リッカルド・ムーティがイタリア・オペラの指揮を若い指揮者に手ほどきする、「イタイア・オペラ・アカデミー」は、日本でも開催されておなじみになっている。

イタリアでの開催は、当初はラヴェンナのアリギエリ劇場で行なわれていたのだが、2021年にミラノのプラダ財団とのコラボでヴェルディ《ナブッコ》、そして2023年にベッリーニ《ノルマ》を演奏し、今年はモーツァルト《ドン・ジョヴァンニ》を取り上げ、11月19日から30日まで行なわれた。
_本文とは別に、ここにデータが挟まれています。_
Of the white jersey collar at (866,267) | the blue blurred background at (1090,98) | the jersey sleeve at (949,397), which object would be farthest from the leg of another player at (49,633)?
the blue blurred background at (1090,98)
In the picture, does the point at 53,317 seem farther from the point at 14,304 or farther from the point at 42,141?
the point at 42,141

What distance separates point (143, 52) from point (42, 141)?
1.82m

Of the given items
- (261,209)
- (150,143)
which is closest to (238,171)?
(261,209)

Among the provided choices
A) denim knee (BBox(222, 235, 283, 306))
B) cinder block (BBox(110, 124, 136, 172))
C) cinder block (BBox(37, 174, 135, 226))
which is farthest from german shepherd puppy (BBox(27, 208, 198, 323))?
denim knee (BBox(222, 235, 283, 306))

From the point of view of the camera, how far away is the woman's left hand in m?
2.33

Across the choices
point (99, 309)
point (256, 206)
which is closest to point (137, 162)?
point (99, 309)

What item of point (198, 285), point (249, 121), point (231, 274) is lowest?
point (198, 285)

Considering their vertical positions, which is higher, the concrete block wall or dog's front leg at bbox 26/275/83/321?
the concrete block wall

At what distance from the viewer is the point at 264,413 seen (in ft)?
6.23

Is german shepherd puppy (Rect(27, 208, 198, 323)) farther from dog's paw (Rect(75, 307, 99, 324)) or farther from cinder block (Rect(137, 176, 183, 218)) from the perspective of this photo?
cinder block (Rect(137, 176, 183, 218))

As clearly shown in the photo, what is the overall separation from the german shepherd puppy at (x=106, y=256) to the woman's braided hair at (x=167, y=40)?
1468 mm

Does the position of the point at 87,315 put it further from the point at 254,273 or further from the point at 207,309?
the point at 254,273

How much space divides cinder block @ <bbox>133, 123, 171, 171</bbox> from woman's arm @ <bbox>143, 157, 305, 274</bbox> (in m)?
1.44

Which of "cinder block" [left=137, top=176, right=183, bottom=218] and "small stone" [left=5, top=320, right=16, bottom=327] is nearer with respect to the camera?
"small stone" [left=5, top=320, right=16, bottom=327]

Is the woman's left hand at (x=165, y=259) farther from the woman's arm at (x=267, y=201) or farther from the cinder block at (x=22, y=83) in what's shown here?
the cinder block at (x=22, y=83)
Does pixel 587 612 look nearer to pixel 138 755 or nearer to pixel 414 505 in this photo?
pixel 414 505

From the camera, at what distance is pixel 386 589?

これまではイタリア・オペラすなわちイタリアの作曲家のオペラという意味で作品が選ばれていた。筆者は毎年聴講しているわけではないが、確か初回のヴェルディ《ファルスタッフ》からヴェルディ《椿姫》、ヴェルディ《アイーダ》、そして前述の《ナブッコ》とベッリーニ《ノルマ》というように、イタリア人以外の作曲家は取り上げていなかった。

したがって今年のモーツァルトは路線変更のように思われるかもしれないが、《ドン・ジョヴァンニ》は周知のように、イタリア人のロレンツォ・ダ・ポンテが台本を書き、モーツァルトが作曲した作品である。ダ・ポンテはほかに《フィガロの結婚》と《コジ・ファン・トゥッテ》の台本を手がけたが、これらの作品を鑑賞するたびに痛感するのは、モーツァルトがイタリア語の歌詞の抑揚やニュアンスを完璧に音楽にしていることだ。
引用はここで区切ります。